Hi nodejs group!
I was just wrestling with a bug in our app — concerning an iPhone emoji => multipart POST to a node.js backend (decoding with formidible library) — and came across the following Interesting Case™.
The bug was: emoji chars POSTed from an iPhone, as part of a multipart request, were being converted into \ufffd (UTF-8 replacement) chars, whereas with form-encoded POSTs they were not.
From this behavior I isolated the following interesting snippet:
// This is an emoji character POSTed by an iPhone:
var binary = '\u00f0\u009f\u008d\u0094';
// The same binary string, urlencoded byte for byte (what you get with a form-encoded POST of the same thing):
var urlencoded = '%F0%9F%8D%94';
// Convert from the binary string
var utf8 = new Buffer(binary, 'binary').toString('utf-8');
// Convert from the urlencoded version of the same thing
var utf8uri = decodeURIComponent(urlencoded);
// Results are not the same:
utf8 == utf8uri // false
// utf8 => "\ufffd" (UTF-8 replacement character)
// utf8uri => "\ud83c\udf54" (characters the iPhone can understand as the original emoji)

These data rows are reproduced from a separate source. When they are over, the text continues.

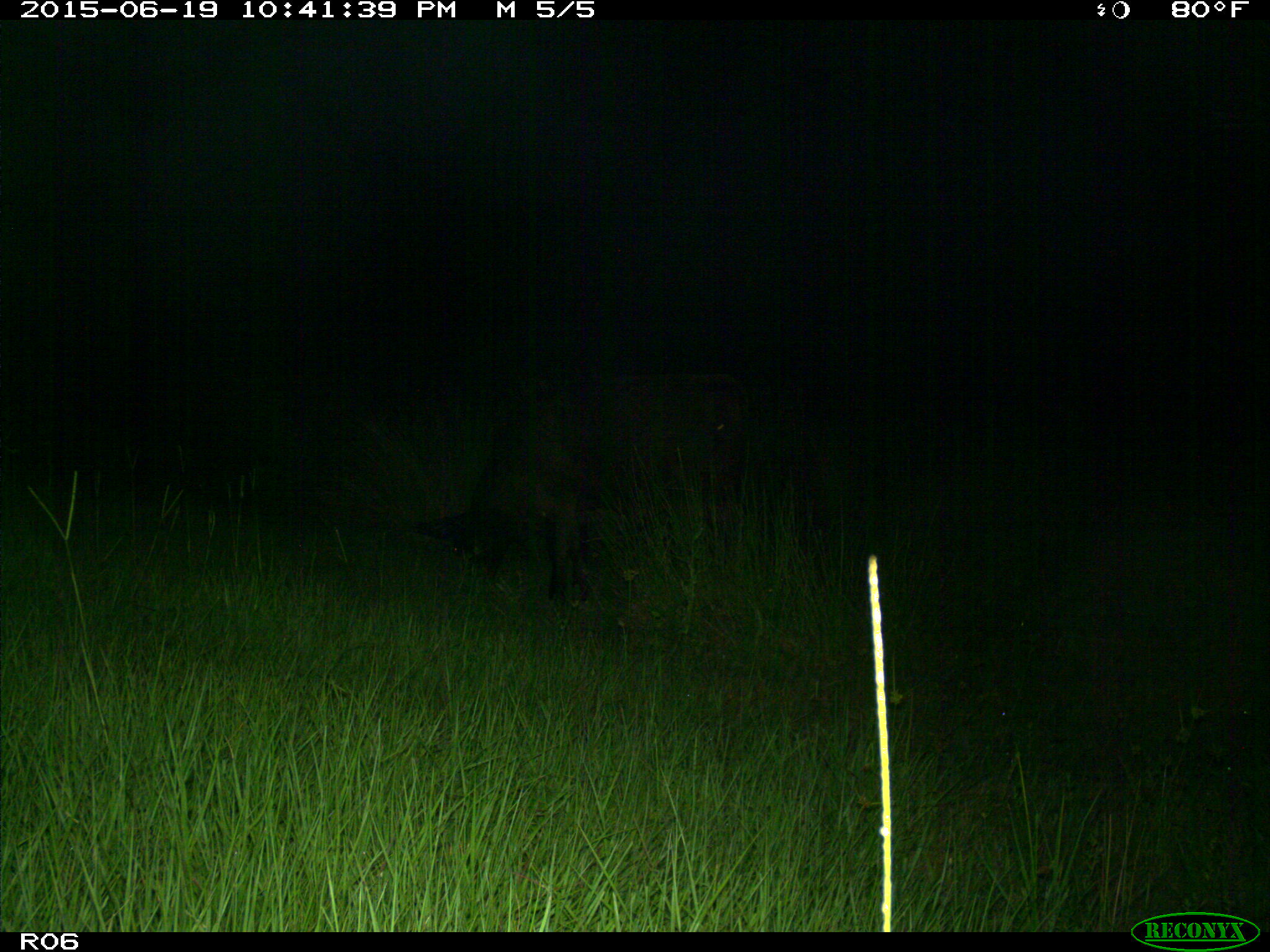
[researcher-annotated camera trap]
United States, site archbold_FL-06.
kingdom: Animalia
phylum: Chordata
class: Mammalia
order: Artiodactyla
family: Bovidae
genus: Bos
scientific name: Bos taurus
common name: domestic cow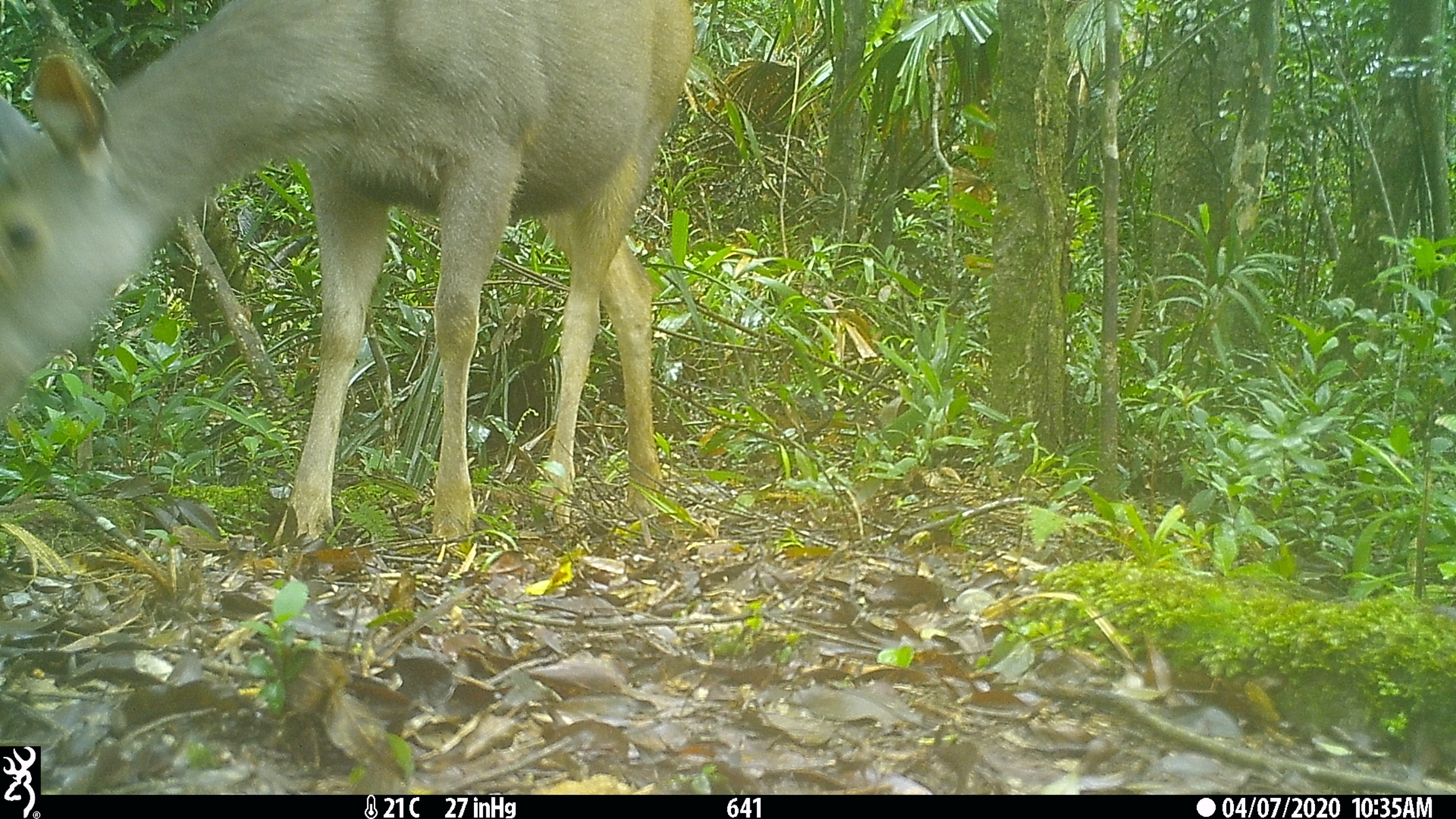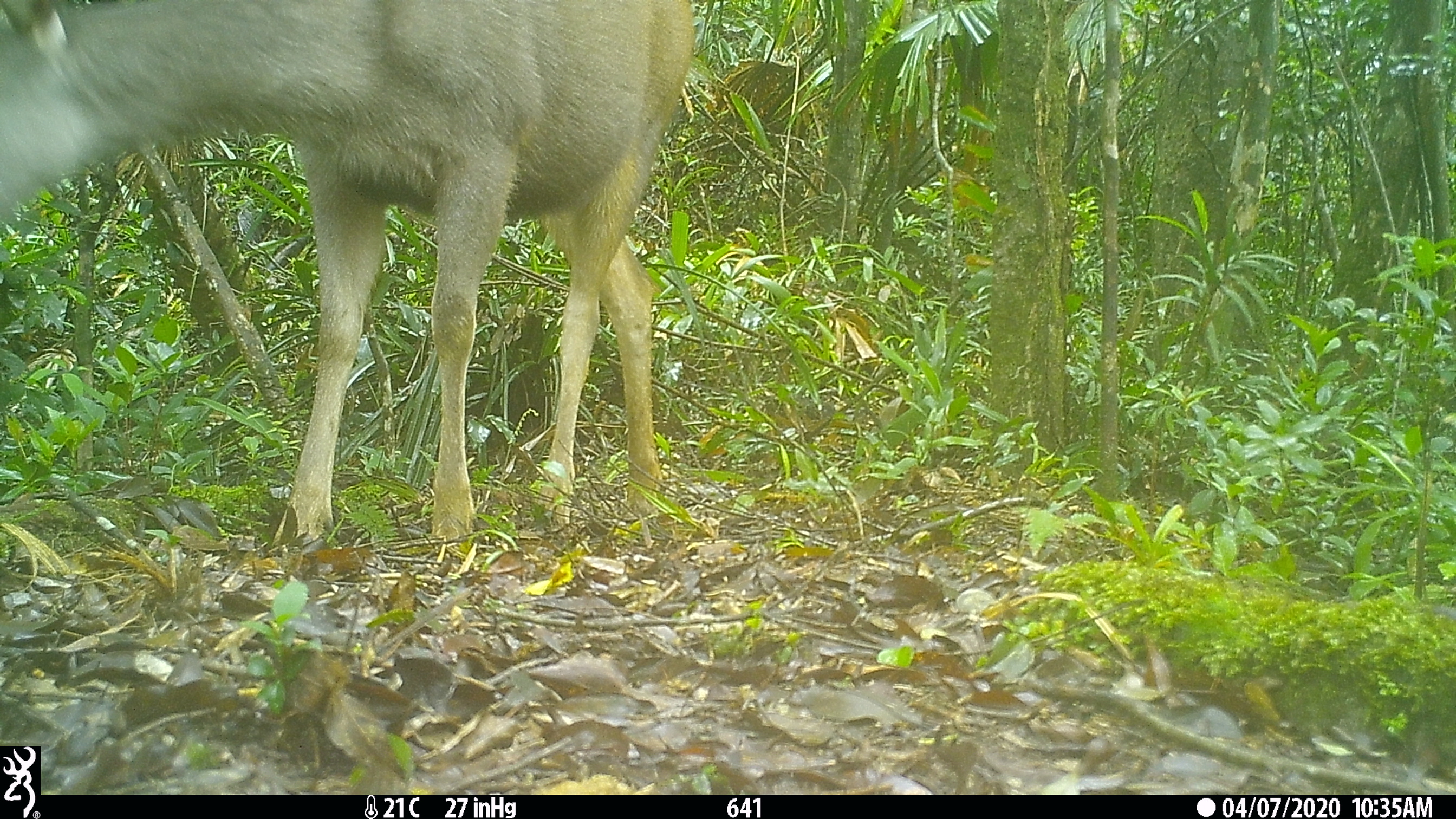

(Note that normal multibyte UTF-8 characters go through both the same way, and seem to come out fine in both cases.)
I'm mostly curious about why this happens — namely why decodeURIComponent() is seemingly more permissive with UTF-8 decoding than other mechanisms like StringDecoder() and Buffer.toString() — and if there's a way to preserve strange UTF-8 characters using those mechanisms too.
Thanks!
Taylor